Quote Originally Posted by Timon View Post
Thank you. But could we dwell on it?
1. As to "file suit". My first assumption was also that "to file suit" is a phrasal verb. I guess it is one. But i do not see the difference. Could you or anyone else explain?
"To file suit" is a phrasal verb because without the article "suit" is a necessary part of the verb phrase. You can't file photo or complaint, you can only file a photo or a complaint. There are many things you can file, but they need their articles. Among them is "a suit", so it is possible to use the transitive verb "file" with "a suit" just as you can use it with "a complaint".

You can't say "that to file suit be a phrasal verb". It sounds as if you were telling the verb to go and be phrasal.

2. As to "defendant" "plaintiff" etc without a determiner.
(...)
- If the evidence is so strongly in favor of the defendant that a
reasonable jury could never find in favor of the plaintiff, then defendant is entitled
to summary judgment, and plaintiff loses, then and there.

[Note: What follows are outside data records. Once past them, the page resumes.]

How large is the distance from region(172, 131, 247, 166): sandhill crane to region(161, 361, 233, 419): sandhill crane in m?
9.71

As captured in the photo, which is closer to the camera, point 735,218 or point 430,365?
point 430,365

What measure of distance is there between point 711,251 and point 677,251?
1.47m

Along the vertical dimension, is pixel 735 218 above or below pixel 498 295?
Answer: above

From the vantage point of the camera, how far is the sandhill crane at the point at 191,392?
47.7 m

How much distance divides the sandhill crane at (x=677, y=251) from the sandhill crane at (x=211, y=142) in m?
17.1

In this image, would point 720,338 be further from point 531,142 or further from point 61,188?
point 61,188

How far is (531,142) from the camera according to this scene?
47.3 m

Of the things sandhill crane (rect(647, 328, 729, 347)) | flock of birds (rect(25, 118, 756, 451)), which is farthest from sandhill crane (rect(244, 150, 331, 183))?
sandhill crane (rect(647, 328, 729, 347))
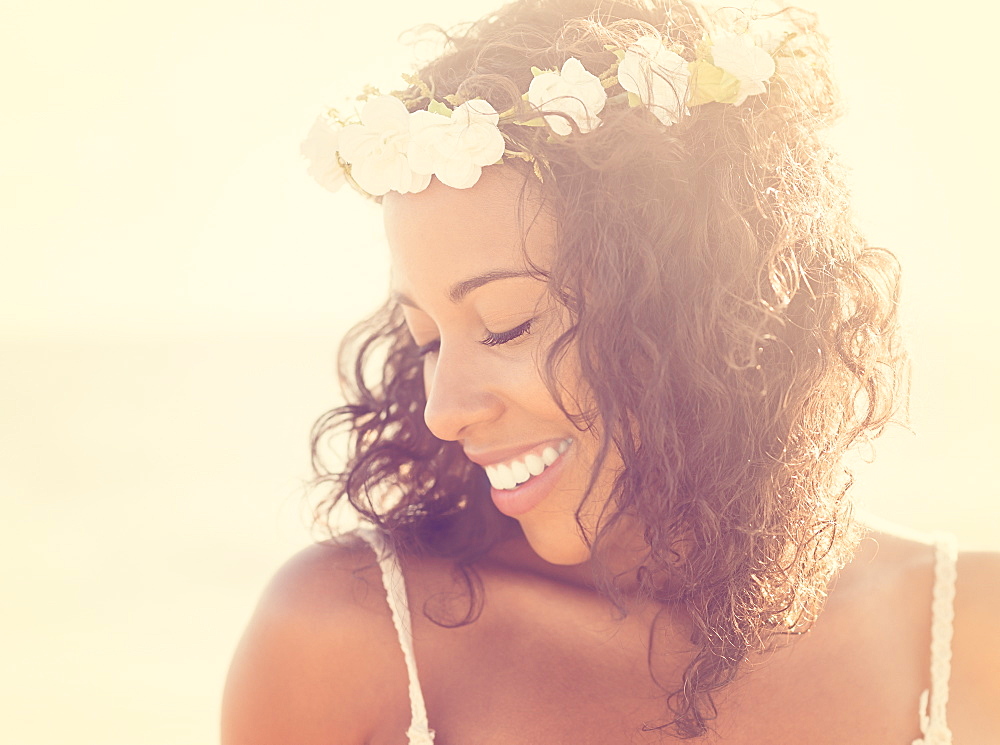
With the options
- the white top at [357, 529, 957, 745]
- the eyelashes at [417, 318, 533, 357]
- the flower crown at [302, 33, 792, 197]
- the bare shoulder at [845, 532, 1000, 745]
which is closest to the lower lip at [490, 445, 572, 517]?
the eyelashes at [417, 318, 533, 357]

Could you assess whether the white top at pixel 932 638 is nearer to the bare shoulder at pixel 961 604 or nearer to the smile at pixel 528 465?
the bare shoulder at pixel 961 604

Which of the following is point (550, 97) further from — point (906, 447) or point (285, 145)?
point (906, 447)

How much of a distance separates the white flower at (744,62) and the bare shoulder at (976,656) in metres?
1.07

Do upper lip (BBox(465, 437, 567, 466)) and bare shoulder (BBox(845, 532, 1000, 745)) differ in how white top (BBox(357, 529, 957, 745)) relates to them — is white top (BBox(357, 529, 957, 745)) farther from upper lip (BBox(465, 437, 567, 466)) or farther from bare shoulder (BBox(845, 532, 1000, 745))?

Please notice that in the last example "defendant" and "plaintiff" are first mentioned with the determiner and then without any. All these sentences do not tell us a story of someone's lawsuit but explain to us in general legal procedures. So "plaintiff" (without the determiner) does not substitute here for a name of a man who is the plaintiff in the case we are discussing now and we know this man. Do you understand what i am trying to say?
I suppose that in these examples the problem is the prepositional phrase. "Of plaintiff" simply sounds clumsy. But then again, legalese always sounds clumsy... So, don't worry too much about the fact that in legal terminology the words defendant and plaintiff may be used like names rather than descriptive terms, which then need articles, because in all other contexts you will have to use articles anyway. Only lawyers need to care about plaintiffs and defendants without articles.